Sceneggrafia

Daniele chiede a Martina di fare silenzio. Improvvisamente è infastidito dalla sua voce.

Scende dal letto e si avvia in bagno senza dar retta alle sue parole che lo seguono nel corridoio.

— Daniele, cosa ti ho fatto? Perché mi tratti così? Dimmi, perché mi tratti così? Anch’io a volte non ti sopporto. Anch’io ti odio all’improvviso… —

Silenzio. Poi Daniele rientra in camera, le si avvicina e le carezza il volto.

— Non ti odio Martina, mi dài semplicemente fastidio. Perché sei compiacente. Compiaciuta… soffocante. Sei avvolgente e sei eccessiva, e, sinceramente, non ho voglia di fare l’amore con te; e non da oggi, da stasera, o da ora. Da sempre. —

Detto questo le toglie la mano dal viso e si sdraia accanto lei, girato di spalle, lontano.

— Perché dici questo Daniele? Perché vuoi ferirmi… che cos’ho fatto per non farmi amare da te?—

Si sporge verso di lui, poggiata su un braccio coi capelli che le coprono il volto. 

Daniele tace, immobile. Sta pensando di fare un film, e si dice che da quella scena ne trarrà un lungo piano sequenza: «Potrà sostenere tutto il film, basterà dilatare il tempo… riavvolgerlo.» pensa Daniele… monterà al contrario e invertirà le parti; sarà lei a pronunciare ciò che dice lui.

Intanto, silenziosamente, Martina si è spostata e ora incombe su Daniele con una posa tragica e il viso pallido.

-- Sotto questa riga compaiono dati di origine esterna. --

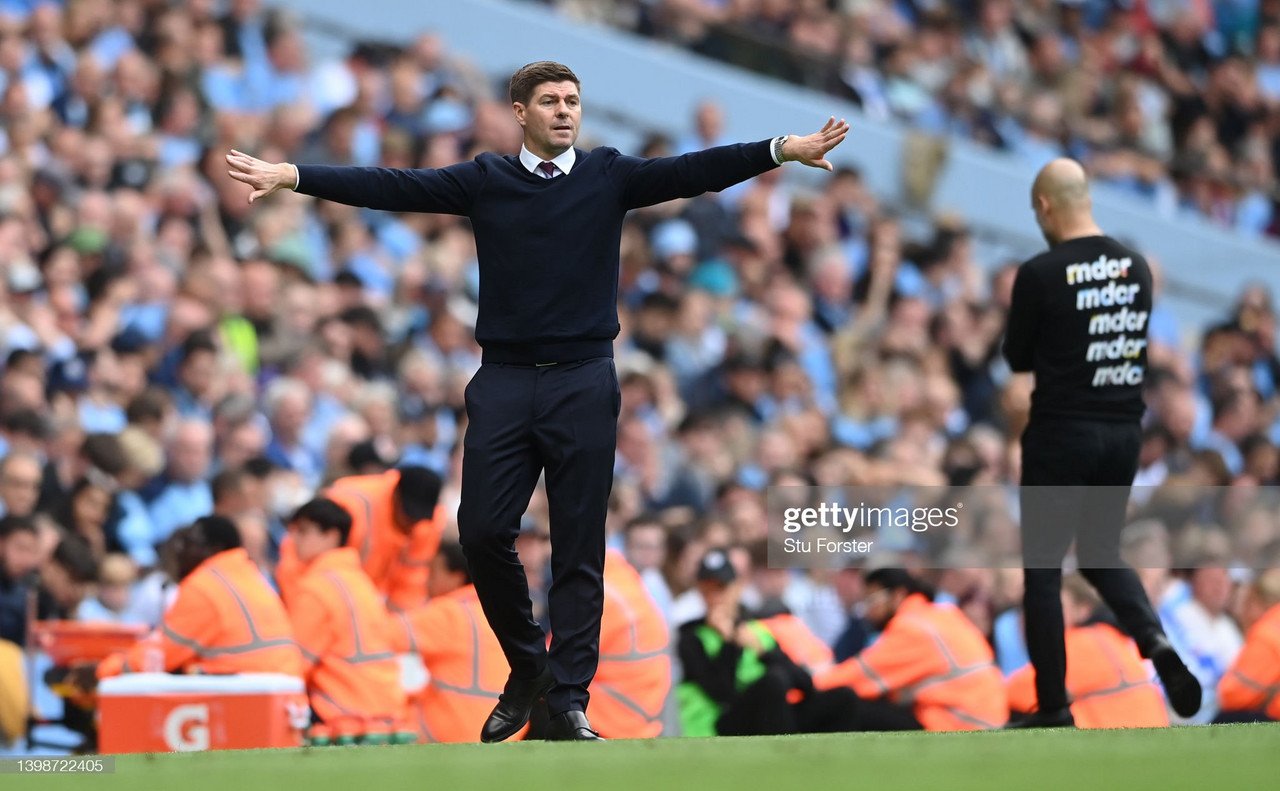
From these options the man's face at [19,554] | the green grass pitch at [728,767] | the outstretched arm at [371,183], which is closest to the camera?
the green grass pitch at [728,767]

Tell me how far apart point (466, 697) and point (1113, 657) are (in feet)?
8.64

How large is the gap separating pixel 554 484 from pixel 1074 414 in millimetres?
1920

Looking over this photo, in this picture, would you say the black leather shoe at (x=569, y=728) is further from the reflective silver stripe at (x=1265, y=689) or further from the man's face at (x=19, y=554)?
the reflective silver stripe at (x=1265, y=689)

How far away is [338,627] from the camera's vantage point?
8172 millimetres

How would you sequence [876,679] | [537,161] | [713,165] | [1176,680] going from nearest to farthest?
[713,165], [537,161], [1176,680], [876,679]

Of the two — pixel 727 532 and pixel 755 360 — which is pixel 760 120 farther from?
pixel 727 532

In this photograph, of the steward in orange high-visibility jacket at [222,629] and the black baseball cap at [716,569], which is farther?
the black baseball cap at [716,569]

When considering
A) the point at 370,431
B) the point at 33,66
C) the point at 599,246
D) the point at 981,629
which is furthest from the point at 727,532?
the point at 33,66

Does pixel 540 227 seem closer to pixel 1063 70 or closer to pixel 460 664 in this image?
pixel 460 664

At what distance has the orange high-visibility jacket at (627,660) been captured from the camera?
8375mm

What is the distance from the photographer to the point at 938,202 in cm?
1745

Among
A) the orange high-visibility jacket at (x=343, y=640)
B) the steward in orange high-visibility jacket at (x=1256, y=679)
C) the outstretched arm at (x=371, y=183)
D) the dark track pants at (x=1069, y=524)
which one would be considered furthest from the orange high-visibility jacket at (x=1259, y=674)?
the outstretched arm at (x=371, y=183)

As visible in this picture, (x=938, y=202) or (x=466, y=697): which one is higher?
(x=938, y=202)

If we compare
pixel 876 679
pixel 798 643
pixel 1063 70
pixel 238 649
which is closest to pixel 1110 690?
pixel 876 679
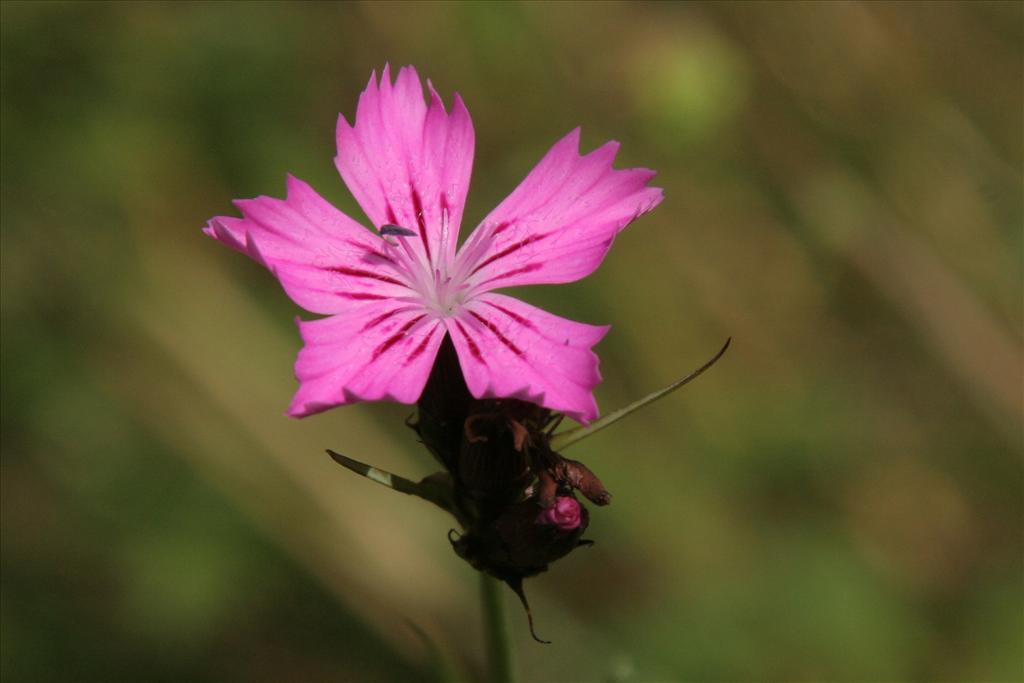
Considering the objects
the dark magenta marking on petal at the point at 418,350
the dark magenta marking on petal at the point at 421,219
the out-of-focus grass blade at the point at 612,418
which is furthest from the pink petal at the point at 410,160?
the out-of-focus grass blade at the point at 612,418

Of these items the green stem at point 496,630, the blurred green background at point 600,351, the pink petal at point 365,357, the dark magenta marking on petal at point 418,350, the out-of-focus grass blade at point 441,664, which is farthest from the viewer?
the blurred green background at point 600,351

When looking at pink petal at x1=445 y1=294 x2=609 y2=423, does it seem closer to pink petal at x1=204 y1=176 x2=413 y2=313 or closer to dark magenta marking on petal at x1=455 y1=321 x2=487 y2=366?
dark magenta marking on petal at x1=455 y1=321 x2=487 y2=366

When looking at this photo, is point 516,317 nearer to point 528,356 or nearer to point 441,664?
point 528,356

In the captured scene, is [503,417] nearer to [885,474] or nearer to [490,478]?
[490,478]

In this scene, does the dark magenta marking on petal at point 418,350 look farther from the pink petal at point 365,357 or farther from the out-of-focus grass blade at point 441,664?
the out-of-focus grass blade at point 441,664

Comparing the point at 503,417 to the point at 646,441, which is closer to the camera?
the point at 503,417

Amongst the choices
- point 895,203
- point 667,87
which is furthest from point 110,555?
point 895,203
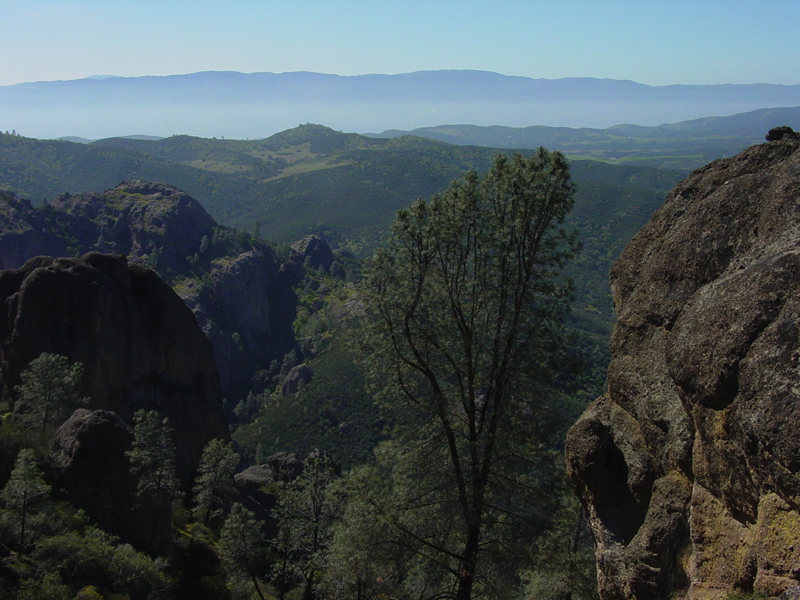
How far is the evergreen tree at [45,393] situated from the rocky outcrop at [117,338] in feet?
16.2

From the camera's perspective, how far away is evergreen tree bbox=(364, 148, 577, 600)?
41.2ft

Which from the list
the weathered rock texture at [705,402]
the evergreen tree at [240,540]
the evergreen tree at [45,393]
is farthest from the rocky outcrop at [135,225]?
the weathered rock texture at [705,402]

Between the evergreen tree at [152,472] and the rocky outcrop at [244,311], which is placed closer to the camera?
the evergreen tree at [152,472]

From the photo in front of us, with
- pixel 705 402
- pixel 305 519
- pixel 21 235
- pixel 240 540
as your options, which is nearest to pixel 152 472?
pixel 240 540

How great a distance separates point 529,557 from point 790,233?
9.14 metres

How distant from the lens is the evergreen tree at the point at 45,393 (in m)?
30.3

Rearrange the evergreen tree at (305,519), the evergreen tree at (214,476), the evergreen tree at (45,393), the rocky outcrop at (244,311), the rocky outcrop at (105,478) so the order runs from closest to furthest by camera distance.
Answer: the evergreen tree at (305,519) → the rocky outcrop at (105,478) → the evergreen tree at (45,393) → the evergreen tree at (214,476) → the rocky outcrop at (244,311)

— Daniele, ti prego, guardami. Daniele, facciamo l’amore ancora una volta… non puoi… non devi lasciarmi così. — 

Girandosi sul fianco Daniele la osserva; è incuriosito da come Martina dice quelle parole. Sa che dovrebbe risponderle, la scena lo esige, ma sente il proprio pensiero sospeso… capisce di fare parte del film mentre al contempo ne sta ideando la sceneggiatura. 

Cerca di afferrare l’idea di quello che gli appare come una specie di paradosso temporale. Ma gli sfugge, come uno dei tanti bozzetti che la sua mente tratteggia continuamente, senza lasciare una traccia, ma un vuoto che lo costringe ad agire, ad uscire dall’ideazione del gesto per entrarne nell’azione, essere movimento, ignaro di sé e del quadro attorno.

Repentinamente afferra la nuca Martina e coi pollici le copre gli occhi, le bacia quel naso che aveva ritenuto grazioso e francese, le sfiora le labbra un po’ secche, che bruciano.


Ora Daniele e Martina sono una sull’altro e lui si lascia dominare dalla passione di lei. «Siamo silhouette», pensa Daniele, «siamo ombre proiettate» riflette …«prima del cinema» grazie a quella piccola abatjour. 

Martina è prossima a godere, si muove sempre più velocemente e lo avvolge. Un sorriso in primo piano sulle labbra di Daniele che, tra un singhiozzo e l’altro del corpo di Martina, le domanda con voce stentorea — Scusa… sai… indicarmi… l’uscita più vicina?

Martina rallenta e si ferma, il busto che lentamente s’inarca all’indietro, come se un proiettile l’avesse colpita al rallentatore.

Apre la bocca ma senz’aria mima solo la domanda. Le parole di Daniele, non ancora dissolte, le azzannano il ventre e Martina crolla avanti, senza più fili.

— Sì… voglio dire… da te si può anche uscire… o solamente entrare? — 

Incalza lui, sorridendo freddamente mentre i suoi occhi mettono a fuoco il soffitto oltre lei.